Seasons

97 Minutes - Directors: Jacques Perrin, Jacques Cluzaud

Seasons is a beautifully-filmed elegy to the forests that once covered much of Europe from the end of the last Ice Age until the arrival of agriculturally-minded humans who, in the film-makers' central message, ruined everything. Co-directed by Jacques Perrin and Jacques Cluzaud - already well known for Winged Migration and Oceans, the film took four years to make, and like their earlier films it involved some very sophisticated camera work to get intimately close with the flora and fauna of the forest.

The film-makers sought out the remnants of Europe's great forests in France, Norway, Scotland, Romania and Holland to shoot scenes of wolves hunting wild boar, male bears fighting over a female, baby ducks learning to fly - or fall, beetles in mid-air, owls peeking out of hollow tree trunks and a deer giving birth to a faun. For the wolves' pursuit of the boar, the filmmakers put cameras on ATV's with sophisticated image-stabilization technology to follow the hunt for a long distance through the trees.

As is characteristic of all the best nature videography, the film-makers have the patience to stay with their subject to tell nature's story at its own pace. We see one thrilling sequence where a lynx chases a deer through bare-branched trees in the fall but is outrun by the more fleet-footed deer who escapes down a slope, leaving the lynx panting and looking forlorn. Then we see the lynx stalking another deer some months later in the snow - this time the deer's hooves cannot outperform the wide padded paws of the lynx in the deep snow, and the lynx makes the kill.

The first three quarters of the film follow the natural passage of the seasons in the forest - in the winter the animals struggle to survive, in the spring they vie for mates, in the summer they bat away flies and in the fall they feed themselves up to prepare for the coming winter again.
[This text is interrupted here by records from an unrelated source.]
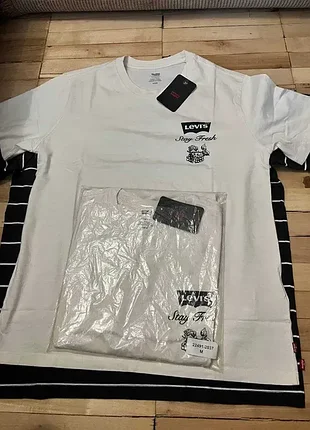 Футболка мужская levi's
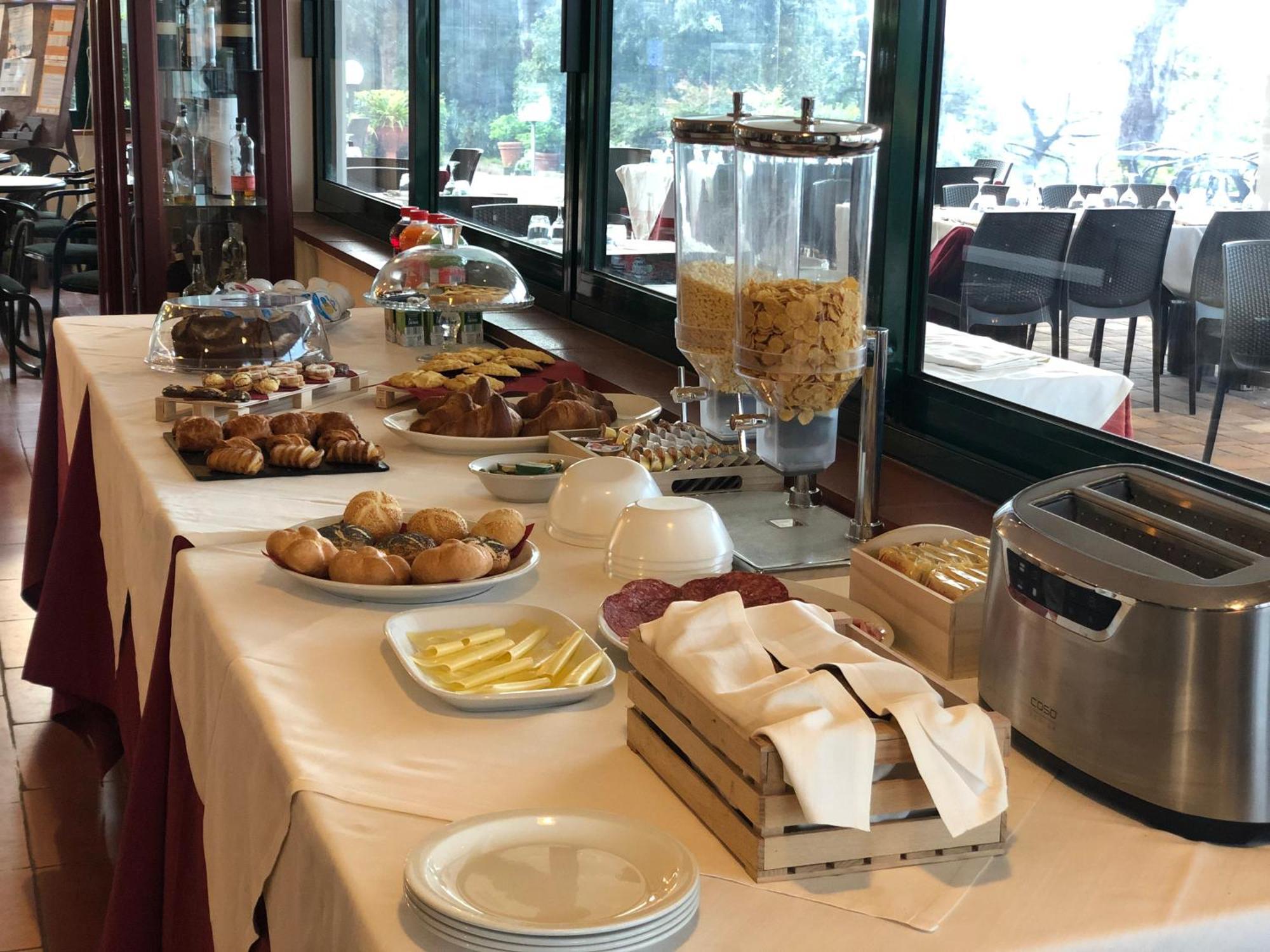 Casablanca Hotel Civitanova Marche Dış mekan fotoğraf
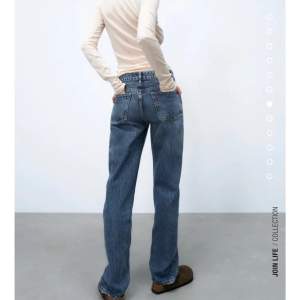 Skitsnygga populära jeans från Zara. Helt slutsålda på hemsidan. Aldrig använda, lappar osv sitter kvar. Säljs pågrund av för liten storlek tyvärr! Köparen står för frakt! :)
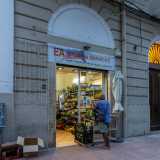 Capiamo di essere nella parte meno �nobile� di Madonnella dall�insegna di �EA store & services�: un negozietto gestito da due anni da una famiglia filippina 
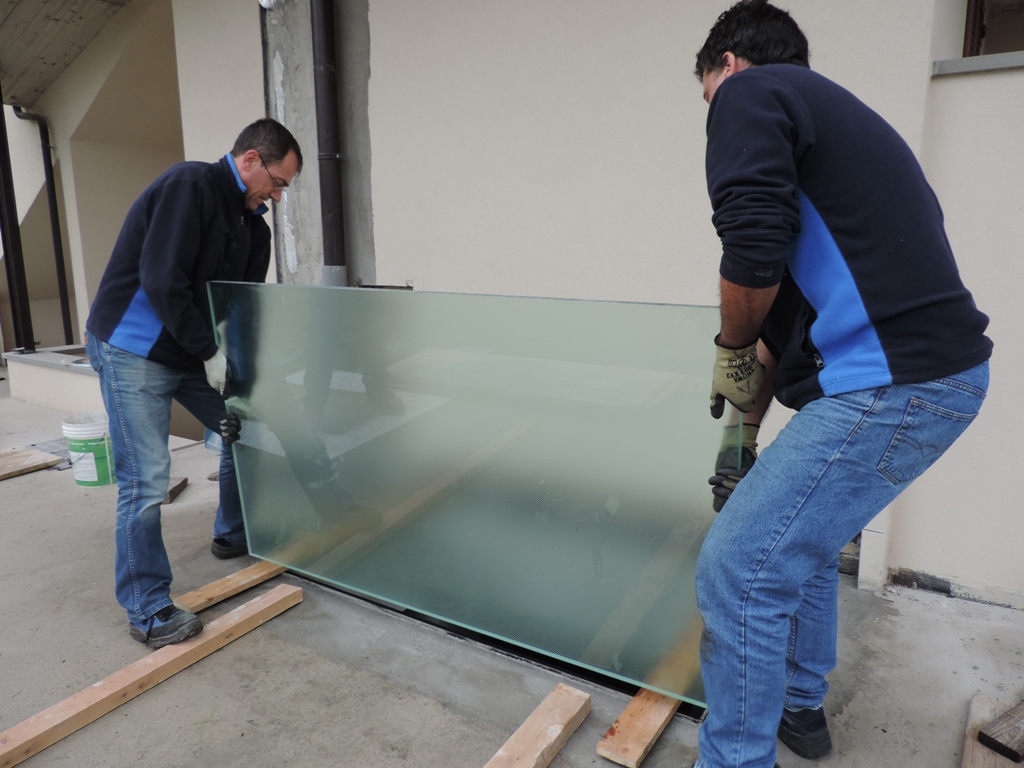 posa di un vetro antiscivolo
But as the occasional narration has hinted, this sylvan idyll is going to be largely destroyed by man, who chops down the trees to build huts and make way for agriculture and towns and cities and military campaigns - 3,000 oak trees needed to build just one warship, we learn! The forest retreats, and along with it the wild animals that called it home, and in its place man creates "countryside." Polluting factories spew chemicals over the environment, world wars churn up the ground, industrial farming coats everything with insecticide sprays, and for the first time man is actively changing the water supply, the air quality and the climate. The film ends with a call to action - a call for mankind to learn to respect nature and wild creatures before it is too late - "a new alliance between man and nature is still possible," the narrator says. The message may be a little simplistic, but the stunning videography is worth the price of entry.

After the screening Andy Lipkis, the founder of Tree People in Los Angeles, a non-profit that has planted some 2 million trees in the LA area to help mitigate pollution, took up the theme of listening to nature. "Because of the drought, 100 million trees have been lost in the southern Sierras in the last few years - we need to get into peoples' heads that there is something precious there and we need to do something about it." Lipkis said that it is not a hopeless task, and pointed to the progress made in reducing the smog in Los Angeles from its choking levels in the 1970's. "There is hope... but we have got to heal some huge wounds." With 7 billion people on the planet it is unlikely we will ever see continent-wide forests again - but trees lining city streets and clean energy-using cars should be well within our capabilities.